The blast furnace relied on the fact that the unwanted sulfur-iron compounds were lighter than the pure iron and iron-carbon mix, pig iron, that was its main product. The furnace was built in the form of a tall chimney-like cauldron lined with refractory brick. Coke and iron are poured in the top, which would normally burn only on the surface. Air was blown into the middle, thus the "blast", allowing combustion in the middle of the mixture. The results of this localized burning was a liquid that sank to the bottom of the furnace, with the lighter materials on top. A valve was opened to allow the slag to pour out, and once emptired, another valve at the bottom opened to remove the pig iron.

The exact nature of the reaction is:

Fe2O2 + 3 CO => 2 Fe + 3 CO2

Air blown into the furnace reacts with the carbon in the coal to produce carbon monoxide, which then mixes with the iron oxide, reacting chemically to produce pure iron and carbon dioxide, which leaks out of the furnace at the top.

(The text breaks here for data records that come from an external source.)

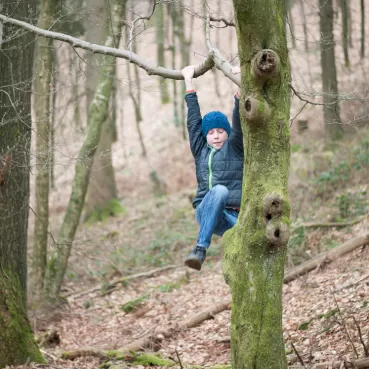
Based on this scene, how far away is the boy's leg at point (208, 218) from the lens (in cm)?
575

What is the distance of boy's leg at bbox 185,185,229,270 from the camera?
18.9 ft

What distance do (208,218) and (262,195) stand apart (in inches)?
61.0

The temperature in the furnace typically runs at about 1500°ree;C, which is enough to also decompose limestone (calcium carbonate) into calcium oxide and additional carbon dioxide:

CaCO3 => CaO + CO2

The calcium oxide reacts with various acidic impurities in the iron (notably silica) and floats with the slag, thereby further purifying the iron.

The pig iron produced by the blast furnace is not very useful directly due to its high carbon content, around 4-5%, making it very brittle. Further processing was needed to reduce the carbon content for use as a construction material. For some time the products of the blast furnace was used almost directly as wrought iron after additional processing, the conversion to steel using the crucible technique was too expensive to operate on a large scale. However with the introduction of the Bessemer process the conversion to steel was also dramatically improved, and by the turn of the late 1800s almost all iron was being converted to steel before use.

The blast furnace remains an important part of modern iron production. Modern furnaces include a heater to pre-heat the blast air to high temperatures in order to avoid cooling (and thus having to re-heat) the mix, and use fairly complex systems to extract the heat from the hot carbon dioxide when it escapes from the top of the furnace, further improving effeciency. The largest blast furnaces produce around 60,000 tonnes of iron per week, enough for about four cars per minute.